田中さんの胃にポリープが見つかったのは6月中旬の定期検診だった。「痛みもなく、自覚症状もなかった。簡単な手術ということだった。ポリープなら取ってしまえばよい」と手術に踏み切った。6月19日、手術は5時間半に及び、その後、点滴生活が数日続いた。ベッドに上向きで寝て何もしない生活。ようやく退院が決まった6月下旬、始めて自分の足で立った時はうれしかった。ベッドから降りほっとした直後、田中さんはその場で無意識にパッティングの素振りをしている。「それがね」と報告してくれた。「エージシュートのことがずっと頭を離れなかったのですね。アドレスし何度かパットの素振りをしていた。ゴルフをしたかったんですね」と照れるのであった。
コロナ禍の影響でお見舞いは、はばかられるので電話でするしかない。話題はゴルフのことばかり。そんな1日、スコアメイクについての田中流が披露された。私はね、と話したのはうんちくにあふれる内容だった。
「スコアメイクはメンタルコントロールに秘策あり。私はねラウンドの目標スコアはスタートから3ホールを単位にスコアメイクします。1番から3番、4番から6番、さらに7から9番と3ホールをひとくくり。そして各3ホールでボギーは2つでおさめる。こうして、インもすべて3ホール2オーバーで回ればアウトで6オーバーインも6オーバーの1ラウンド84。めでたくエージシュートです」。88歳の3ホール、2オーバー作戦なら84、目標の88に4打も余裕がある。途中、ダブルボギー、時にはトリプルをたたいても「そうして3ホール単位でスコアメイクできると、次の3ホールで頑張ろうという気持ちで余裕をもってプレーできます。大たたきしても4打も余裕がある」
88歳の田中さんなら84のスコアならエージシュートに4アンダー、あと4打スコアが増えても88でエージシュートは成功だ。
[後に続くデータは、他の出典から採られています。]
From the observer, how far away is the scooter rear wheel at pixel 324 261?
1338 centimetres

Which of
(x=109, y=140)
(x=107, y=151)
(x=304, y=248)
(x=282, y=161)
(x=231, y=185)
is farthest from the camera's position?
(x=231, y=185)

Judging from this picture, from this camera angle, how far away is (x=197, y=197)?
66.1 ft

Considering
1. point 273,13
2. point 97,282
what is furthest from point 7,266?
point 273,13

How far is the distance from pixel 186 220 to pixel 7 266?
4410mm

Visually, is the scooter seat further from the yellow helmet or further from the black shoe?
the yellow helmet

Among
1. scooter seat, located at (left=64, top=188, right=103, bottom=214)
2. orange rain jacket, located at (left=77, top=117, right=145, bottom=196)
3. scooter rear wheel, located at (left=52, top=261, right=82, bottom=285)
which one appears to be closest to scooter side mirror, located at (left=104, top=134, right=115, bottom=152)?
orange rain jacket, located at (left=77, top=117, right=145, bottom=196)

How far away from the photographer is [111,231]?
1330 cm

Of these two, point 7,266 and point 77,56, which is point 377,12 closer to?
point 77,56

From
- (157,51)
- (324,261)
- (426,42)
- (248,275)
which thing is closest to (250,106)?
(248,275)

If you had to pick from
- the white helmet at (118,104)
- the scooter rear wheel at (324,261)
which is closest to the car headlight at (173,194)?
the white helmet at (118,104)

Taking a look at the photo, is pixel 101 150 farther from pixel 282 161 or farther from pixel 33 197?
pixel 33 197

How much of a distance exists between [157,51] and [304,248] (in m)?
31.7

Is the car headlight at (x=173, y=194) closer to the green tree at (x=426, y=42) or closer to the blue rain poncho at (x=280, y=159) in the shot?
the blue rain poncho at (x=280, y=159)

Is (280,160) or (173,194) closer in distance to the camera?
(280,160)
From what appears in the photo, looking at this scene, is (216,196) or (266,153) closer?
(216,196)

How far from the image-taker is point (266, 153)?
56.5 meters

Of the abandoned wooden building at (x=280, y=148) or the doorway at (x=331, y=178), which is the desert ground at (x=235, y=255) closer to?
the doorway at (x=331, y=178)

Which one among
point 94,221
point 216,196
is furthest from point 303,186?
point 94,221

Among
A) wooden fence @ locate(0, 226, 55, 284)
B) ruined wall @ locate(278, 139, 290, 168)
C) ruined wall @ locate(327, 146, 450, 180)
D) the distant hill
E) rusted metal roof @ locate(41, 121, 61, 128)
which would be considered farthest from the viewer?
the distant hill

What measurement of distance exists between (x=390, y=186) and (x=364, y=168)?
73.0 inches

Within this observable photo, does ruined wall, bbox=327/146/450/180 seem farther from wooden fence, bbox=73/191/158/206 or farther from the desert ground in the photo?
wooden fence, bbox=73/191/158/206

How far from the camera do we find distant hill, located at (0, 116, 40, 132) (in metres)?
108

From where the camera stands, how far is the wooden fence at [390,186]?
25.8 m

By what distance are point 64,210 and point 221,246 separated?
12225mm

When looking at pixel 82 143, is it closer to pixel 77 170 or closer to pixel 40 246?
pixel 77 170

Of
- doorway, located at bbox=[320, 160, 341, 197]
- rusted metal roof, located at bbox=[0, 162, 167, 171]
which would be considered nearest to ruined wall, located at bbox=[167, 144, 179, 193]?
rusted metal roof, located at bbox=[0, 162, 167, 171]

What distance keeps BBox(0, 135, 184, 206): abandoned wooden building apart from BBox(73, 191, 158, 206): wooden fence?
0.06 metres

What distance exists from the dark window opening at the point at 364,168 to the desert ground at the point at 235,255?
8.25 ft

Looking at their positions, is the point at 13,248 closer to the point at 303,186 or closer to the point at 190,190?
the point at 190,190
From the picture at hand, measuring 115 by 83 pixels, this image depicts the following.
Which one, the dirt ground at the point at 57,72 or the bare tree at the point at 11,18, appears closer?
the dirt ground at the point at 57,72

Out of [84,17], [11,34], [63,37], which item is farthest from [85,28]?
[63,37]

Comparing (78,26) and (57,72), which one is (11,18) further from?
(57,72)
「ゴルファーの多くの皆さんは、18ホールを88とか、100で回ろうとラウンド単位でやることが多いが、実はこれが一番難しい。出足でつまずきたたくとそれで1日が終わってしまう。だが、3ホールに分けて2ボギーを目標にすれば目前のホールに集中できる」
こんな根拠があるという。「プロは目前のパーに集中するからバーディーも生まれる。18ホールを4アンダーなんてやってないでしょう。目前の1ホールに集中しパーをめざすからバーディーがでる。ダボをたたいてもバーディーが出ればまたやる気が出る。その方がプレッシャーがない、集中できる。大たたきしないしうまくいくとビッグスコアが出ます」転んでもただで起きない田中さん。
入院、そして手術という大ピンチを経て名人がラウンドを再開したのは7月2日。”待望の”エージシュートのカムバックラウンドは5日、ホームコースのよみうりGCを85、年齢を3打上回る、3アンダー、手術後初のエージシュートで通算1205回目を見事クリア。これで波に乗ると月末までにエージシュートは7月だけで計15回は、3月3日、88歳になって今季の月間最多となった。災い転じて福とする名人。エージシュートはその通算回数を1219回と一気に伸ばし力強く再発進した。
◆田中 菊雄(たなか・きくお) 1935年3月3日、島根・松江市生まれ。88歳。神奈川・川崎市を拠点にリフォーム、食品など5社、社員400人を抱える「北山グループ」取締役会長。東京・よみうりGCなど4コース所属、ハンデ5。初エージシュートは06年8月、71歳のとき静岡・富士国際富士コースを70で回った。173センチ、65キロ。